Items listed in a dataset

————

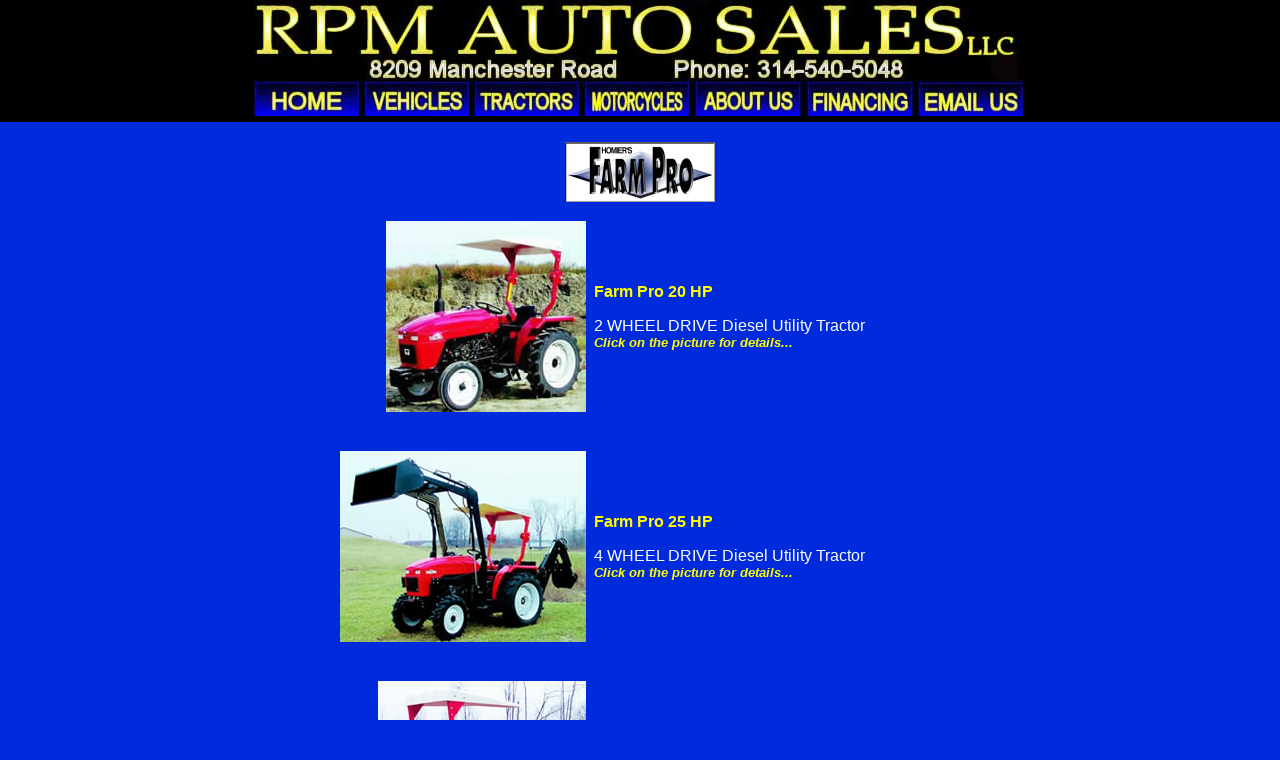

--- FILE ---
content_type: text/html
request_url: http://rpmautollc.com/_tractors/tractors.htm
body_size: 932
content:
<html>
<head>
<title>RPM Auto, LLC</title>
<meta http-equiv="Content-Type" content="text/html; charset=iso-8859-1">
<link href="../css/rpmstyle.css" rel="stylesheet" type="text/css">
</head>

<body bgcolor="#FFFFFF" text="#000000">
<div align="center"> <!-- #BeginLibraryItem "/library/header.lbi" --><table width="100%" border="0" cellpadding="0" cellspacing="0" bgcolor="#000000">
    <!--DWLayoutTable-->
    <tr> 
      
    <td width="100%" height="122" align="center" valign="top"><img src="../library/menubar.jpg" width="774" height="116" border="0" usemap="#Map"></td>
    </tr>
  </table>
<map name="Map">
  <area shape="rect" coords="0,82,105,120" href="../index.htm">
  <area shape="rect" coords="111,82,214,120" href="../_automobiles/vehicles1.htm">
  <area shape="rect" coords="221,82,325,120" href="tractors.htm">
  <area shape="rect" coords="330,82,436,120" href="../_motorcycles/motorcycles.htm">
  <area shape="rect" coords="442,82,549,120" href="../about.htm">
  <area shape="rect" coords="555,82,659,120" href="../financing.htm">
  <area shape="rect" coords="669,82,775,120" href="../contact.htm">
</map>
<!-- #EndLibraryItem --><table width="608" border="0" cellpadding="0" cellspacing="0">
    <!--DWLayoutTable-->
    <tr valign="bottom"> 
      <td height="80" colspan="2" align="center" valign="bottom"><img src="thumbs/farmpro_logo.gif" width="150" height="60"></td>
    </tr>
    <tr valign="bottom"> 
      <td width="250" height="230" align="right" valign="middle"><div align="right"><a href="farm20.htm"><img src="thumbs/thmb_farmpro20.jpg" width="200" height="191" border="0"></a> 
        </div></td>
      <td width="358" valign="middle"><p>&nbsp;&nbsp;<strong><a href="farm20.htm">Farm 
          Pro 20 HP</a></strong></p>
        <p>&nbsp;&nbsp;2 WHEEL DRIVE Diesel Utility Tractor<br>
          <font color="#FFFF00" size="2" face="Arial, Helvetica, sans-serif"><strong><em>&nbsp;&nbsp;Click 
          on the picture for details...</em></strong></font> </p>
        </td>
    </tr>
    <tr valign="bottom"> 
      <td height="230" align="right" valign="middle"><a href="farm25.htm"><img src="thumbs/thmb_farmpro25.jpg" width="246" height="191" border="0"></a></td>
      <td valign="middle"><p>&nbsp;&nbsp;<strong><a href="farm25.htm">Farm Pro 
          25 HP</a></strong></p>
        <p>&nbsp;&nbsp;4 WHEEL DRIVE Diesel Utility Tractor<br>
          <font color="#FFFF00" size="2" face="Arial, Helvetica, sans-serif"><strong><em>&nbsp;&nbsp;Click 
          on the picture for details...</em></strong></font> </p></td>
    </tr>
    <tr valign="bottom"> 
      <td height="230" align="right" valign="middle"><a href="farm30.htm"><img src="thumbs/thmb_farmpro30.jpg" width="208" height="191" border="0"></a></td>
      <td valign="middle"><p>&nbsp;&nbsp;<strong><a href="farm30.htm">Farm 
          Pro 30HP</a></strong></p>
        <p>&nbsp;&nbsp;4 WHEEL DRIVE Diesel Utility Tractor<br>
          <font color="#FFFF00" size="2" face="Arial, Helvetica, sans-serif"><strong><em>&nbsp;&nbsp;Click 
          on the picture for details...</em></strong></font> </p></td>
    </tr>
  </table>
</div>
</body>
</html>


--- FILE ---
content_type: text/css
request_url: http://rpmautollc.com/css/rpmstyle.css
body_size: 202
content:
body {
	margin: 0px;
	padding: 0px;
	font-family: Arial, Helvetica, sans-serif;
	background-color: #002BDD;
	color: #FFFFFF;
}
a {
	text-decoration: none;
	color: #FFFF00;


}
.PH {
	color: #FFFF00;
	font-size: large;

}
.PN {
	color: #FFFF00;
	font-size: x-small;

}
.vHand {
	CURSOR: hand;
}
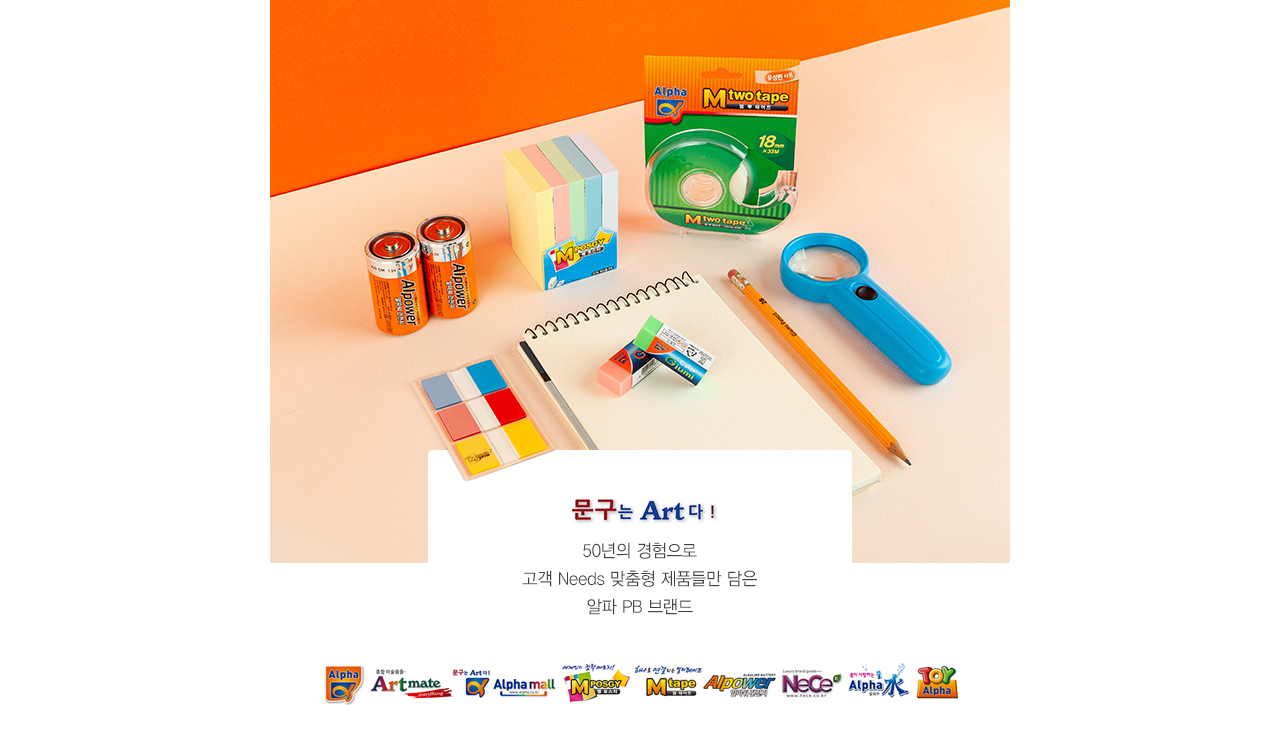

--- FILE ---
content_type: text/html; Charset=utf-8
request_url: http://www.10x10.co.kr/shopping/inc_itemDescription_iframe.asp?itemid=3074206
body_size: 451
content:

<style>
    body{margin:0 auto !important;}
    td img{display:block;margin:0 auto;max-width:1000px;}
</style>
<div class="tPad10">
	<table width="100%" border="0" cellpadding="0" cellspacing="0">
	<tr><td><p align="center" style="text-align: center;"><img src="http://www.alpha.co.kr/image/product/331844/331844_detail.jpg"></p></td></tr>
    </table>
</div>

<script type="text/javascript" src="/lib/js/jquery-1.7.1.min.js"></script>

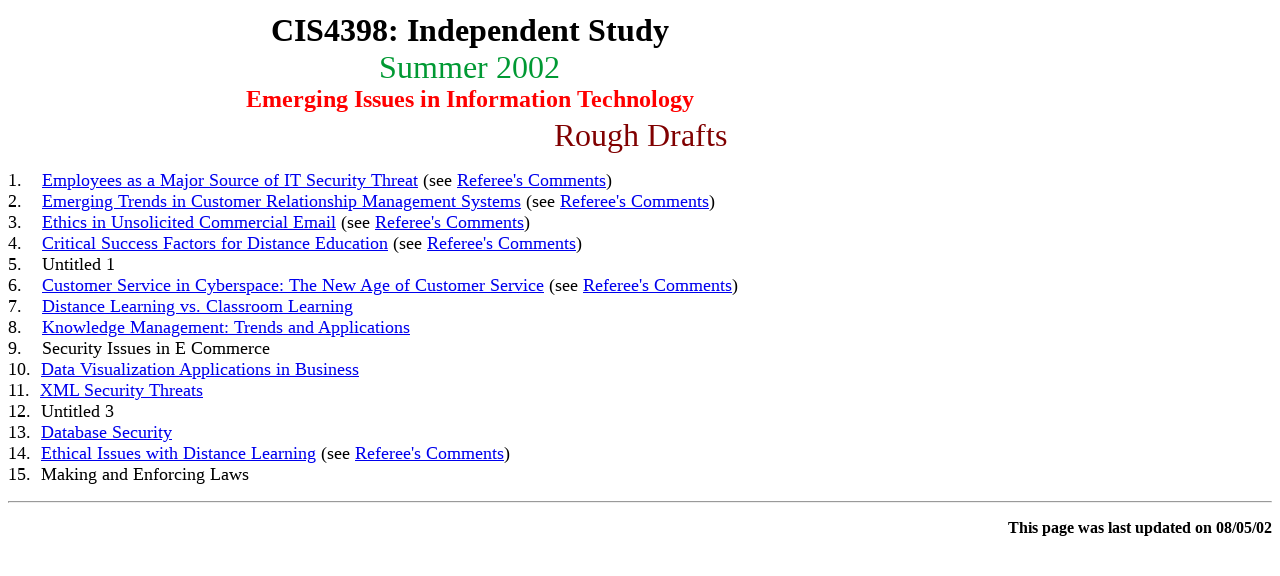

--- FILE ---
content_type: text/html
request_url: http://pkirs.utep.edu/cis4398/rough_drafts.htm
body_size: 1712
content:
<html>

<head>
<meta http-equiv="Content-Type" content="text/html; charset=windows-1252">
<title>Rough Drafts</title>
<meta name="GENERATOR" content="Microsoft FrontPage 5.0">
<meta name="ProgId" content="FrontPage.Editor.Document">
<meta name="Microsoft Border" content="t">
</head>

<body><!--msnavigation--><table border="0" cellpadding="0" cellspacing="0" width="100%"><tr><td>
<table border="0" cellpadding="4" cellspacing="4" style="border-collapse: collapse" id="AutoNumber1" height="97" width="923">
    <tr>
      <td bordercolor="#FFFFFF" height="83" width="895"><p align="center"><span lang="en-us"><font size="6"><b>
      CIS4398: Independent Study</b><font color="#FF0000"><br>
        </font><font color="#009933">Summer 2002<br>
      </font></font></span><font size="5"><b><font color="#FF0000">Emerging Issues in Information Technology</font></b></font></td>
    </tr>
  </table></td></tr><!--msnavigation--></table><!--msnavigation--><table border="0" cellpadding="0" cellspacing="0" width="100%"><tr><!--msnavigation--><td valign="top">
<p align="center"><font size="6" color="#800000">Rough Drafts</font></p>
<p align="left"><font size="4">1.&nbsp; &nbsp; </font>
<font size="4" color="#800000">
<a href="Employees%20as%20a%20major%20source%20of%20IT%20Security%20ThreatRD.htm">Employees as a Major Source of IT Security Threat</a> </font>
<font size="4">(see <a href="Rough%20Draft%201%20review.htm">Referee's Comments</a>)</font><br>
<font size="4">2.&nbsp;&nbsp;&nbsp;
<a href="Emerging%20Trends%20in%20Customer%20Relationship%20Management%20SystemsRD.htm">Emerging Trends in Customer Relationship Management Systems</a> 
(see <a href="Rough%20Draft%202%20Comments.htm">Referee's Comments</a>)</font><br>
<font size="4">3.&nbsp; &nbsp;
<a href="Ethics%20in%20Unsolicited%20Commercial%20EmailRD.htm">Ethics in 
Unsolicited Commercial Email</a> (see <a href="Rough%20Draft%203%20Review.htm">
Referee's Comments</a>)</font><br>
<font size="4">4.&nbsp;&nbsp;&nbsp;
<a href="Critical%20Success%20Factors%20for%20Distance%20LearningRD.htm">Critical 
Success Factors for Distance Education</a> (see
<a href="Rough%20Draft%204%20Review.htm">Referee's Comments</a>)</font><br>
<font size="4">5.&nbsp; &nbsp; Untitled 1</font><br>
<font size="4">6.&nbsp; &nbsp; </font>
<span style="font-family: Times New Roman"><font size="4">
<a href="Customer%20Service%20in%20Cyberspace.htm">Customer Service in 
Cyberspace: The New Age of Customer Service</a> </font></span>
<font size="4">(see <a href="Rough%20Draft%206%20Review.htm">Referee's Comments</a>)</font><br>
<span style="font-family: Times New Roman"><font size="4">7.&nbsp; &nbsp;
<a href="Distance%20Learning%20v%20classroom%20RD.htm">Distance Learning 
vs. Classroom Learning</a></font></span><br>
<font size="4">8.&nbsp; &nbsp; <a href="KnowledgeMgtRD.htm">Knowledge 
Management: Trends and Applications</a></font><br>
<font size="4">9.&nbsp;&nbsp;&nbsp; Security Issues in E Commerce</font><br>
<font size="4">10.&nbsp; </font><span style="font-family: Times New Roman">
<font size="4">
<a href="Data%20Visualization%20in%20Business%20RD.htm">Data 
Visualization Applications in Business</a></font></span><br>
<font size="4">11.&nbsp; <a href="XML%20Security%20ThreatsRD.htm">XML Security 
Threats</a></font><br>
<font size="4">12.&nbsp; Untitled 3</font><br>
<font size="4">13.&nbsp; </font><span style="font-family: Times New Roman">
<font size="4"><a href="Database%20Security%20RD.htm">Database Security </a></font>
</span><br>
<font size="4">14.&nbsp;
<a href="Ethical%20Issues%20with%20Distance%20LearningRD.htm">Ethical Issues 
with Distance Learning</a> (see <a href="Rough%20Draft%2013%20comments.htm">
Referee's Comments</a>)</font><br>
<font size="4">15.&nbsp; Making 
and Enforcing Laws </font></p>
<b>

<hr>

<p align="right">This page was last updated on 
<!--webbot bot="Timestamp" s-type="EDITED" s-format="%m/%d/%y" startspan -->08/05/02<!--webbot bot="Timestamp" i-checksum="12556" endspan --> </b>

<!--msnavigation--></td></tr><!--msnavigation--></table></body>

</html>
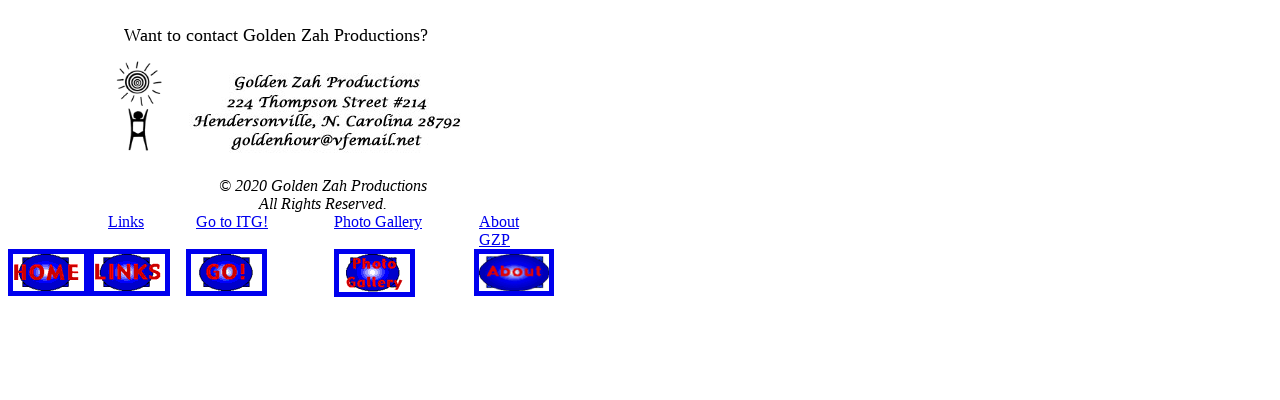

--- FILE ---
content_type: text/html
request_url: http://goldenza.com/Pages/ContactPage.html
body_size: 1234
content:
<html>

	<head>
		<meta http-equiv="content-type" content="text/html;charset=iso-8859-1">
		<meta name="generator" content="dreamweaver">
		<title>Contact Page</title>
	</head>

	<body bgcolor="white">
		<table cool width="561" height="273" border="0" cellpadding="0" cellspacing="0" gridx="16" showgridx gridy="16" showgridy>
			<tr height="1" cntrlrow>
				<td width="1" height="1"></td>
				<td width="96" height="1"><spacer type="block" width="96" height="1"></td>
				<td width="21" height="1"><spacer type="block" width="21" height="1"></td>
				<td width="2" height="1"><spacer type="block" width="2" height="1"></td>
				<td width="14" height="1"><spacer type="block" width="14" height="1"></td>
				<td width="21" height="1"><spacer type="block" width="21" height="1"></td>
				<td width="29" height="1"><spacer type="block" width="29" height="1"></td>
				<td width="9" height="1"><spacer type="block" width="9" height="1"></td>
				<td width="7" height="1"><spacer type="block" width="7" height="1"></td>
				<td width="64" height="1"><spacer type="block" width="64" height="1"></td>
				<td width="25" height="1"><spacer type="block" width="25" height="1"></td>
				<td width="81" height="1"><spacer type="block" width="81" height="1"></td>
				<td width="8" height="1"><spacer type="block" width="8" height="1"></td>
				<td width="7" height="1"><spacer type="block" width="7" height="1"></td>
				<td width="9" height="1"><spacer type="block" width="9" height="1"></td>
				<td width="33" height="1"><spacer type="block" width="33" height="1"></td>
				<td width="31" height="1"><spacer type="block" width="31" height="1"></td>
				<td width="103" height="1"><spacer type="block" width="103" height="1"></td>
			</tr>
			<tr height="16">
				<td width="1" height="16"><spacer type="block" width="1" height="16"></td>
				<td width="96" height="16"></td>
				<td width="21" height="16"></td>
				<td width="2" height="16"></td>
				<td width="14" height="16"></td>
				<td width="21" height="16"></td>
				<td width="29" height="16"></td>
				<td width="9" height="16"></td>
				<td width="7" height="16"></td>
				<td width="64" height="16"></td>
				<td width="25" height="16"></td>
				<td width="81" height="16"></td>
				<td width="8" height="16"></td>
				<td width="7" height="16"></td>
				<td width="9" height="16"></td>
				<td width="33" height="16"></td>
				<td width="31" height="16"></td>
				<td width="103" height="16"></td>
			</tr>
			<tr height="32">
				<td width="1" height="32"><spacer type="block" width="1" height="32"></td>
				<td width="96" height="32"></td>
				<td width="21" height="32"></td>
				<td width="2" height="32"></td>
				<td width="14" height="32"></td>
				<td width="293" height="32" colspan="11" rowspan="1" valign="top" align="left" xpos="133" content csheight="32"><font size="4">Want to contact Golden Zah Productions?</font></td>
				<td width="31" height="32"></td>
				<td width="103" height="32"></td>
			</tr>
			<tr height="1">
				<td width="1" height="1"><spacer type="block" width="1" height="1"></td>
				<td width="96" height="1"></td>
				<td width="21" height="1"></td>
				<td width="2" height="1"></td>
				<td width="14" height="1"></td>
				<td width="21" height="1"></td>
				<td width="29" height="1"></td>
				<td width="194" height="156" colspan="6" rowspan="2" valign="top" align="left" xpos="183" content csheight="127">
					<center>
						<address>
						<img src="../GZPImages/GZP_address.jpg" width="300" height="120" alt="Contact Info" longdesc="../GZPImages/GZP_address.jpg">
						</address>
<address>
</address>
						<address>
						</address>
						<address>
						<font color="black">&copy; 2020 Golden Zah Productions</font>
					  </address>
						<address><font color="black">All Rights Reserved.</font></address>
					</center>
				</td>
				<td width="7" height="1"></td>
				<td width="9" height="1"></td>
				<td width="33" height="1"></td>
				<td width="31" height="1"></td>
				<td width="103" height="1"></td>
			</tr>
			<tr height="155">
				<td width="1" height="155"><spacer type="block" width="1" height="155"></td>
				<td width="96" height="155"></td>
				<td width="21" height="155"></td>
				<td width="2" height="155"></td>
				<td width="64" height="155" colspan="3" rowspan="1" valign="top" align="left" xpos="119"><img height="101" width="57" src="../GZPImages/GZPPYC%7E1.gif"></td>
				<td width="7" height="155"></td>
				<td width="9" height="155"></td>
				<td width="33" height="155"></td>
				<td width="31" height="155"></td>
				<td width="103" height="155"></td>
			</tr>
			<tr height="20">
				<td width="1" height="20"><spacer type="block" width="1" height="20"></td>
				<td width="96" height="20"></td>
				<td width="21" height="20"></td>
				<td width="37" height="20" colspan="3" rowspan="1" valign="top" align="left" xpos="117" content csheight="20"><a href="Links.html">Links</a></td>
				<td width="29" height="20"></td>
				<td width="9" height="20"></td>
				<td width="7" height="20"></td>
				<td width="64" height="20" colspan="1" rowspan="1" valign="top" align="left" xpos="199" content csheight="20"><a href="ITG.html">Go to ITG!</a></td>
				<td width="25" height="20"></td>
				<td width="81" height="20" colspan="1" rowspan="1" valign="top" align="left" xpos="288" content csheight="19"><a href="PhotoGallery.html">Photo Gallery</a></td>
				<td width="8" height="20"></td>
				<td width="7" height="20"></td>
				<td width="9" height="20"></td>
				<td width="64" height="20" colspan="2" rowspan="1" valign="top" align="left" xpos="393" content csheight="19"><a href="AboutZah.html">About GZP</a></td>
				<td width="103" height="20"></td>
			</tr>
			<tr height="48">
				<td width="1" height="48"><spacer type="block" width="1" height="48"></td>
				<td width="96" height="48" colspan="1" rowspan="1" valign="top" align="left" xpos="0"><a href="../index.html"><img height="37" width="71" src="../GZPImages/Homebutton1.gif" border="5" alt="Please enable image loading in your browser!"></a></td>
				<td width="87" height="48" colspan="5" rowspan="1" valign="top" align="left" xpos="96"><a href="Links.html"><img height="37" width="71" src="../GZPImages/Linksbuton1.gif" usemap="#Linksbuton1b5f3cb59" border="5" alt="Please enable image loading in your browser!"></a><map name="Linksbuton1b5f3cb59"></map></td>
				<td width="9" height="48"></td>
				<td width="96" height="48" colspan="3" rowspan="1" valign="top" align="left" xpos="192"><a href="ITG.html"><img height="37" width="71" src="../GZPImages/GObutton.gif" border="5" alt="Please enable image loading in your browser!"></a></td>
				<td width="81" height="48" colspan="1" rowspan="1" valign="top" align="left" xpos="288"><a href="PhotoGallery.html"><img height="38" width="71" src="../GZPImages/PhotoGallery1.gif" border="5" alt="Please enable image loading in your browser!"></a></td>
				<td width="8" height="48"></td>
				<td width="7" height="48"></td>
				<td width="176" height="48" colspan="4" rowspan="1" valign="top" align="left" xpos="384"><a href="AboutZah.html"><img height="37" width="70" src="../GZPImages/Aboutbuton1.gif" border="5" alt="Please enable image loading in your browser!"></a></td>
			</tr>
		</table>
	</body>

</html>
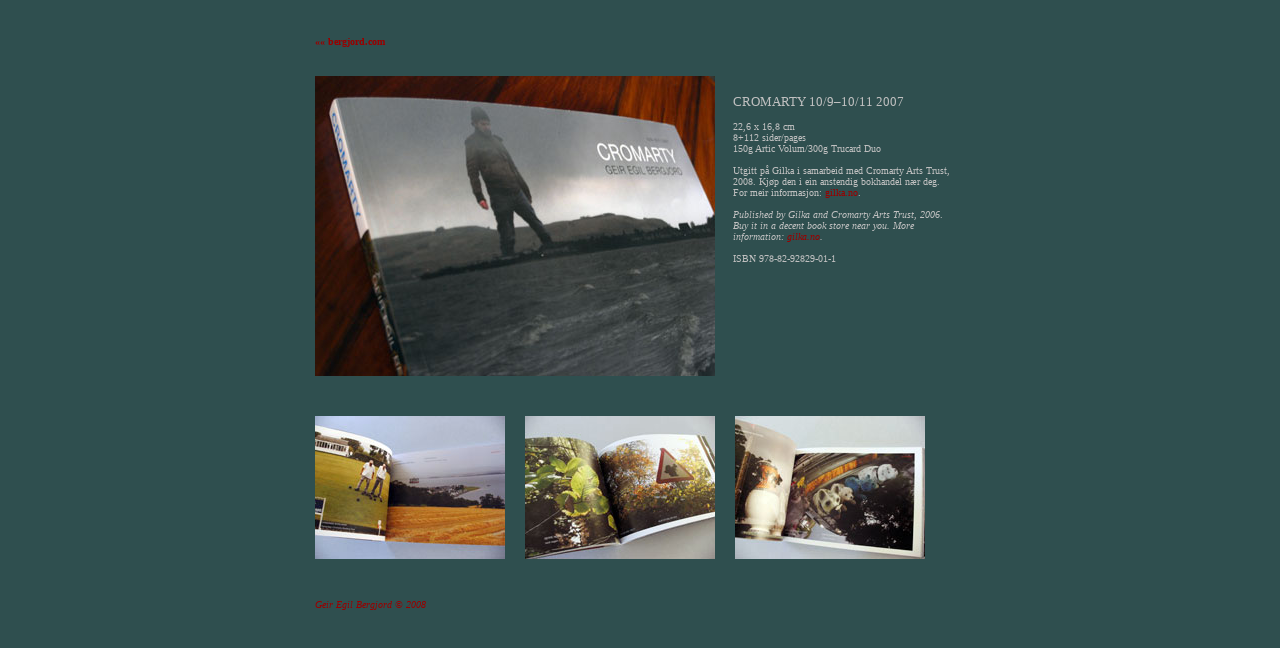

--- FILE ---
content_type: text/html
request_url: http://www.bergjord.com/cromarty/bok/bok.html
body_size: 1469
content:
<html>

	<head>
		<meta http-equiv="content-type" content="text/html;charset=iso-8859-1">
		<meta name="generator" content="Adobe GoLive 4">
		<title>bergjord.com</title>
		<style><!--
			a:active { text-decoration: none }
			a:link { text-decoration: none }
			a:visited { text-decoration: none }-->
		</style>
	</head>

————

Provide the count of lines holding the word "Emerging" in these entries, and no other words.

Output for this task
2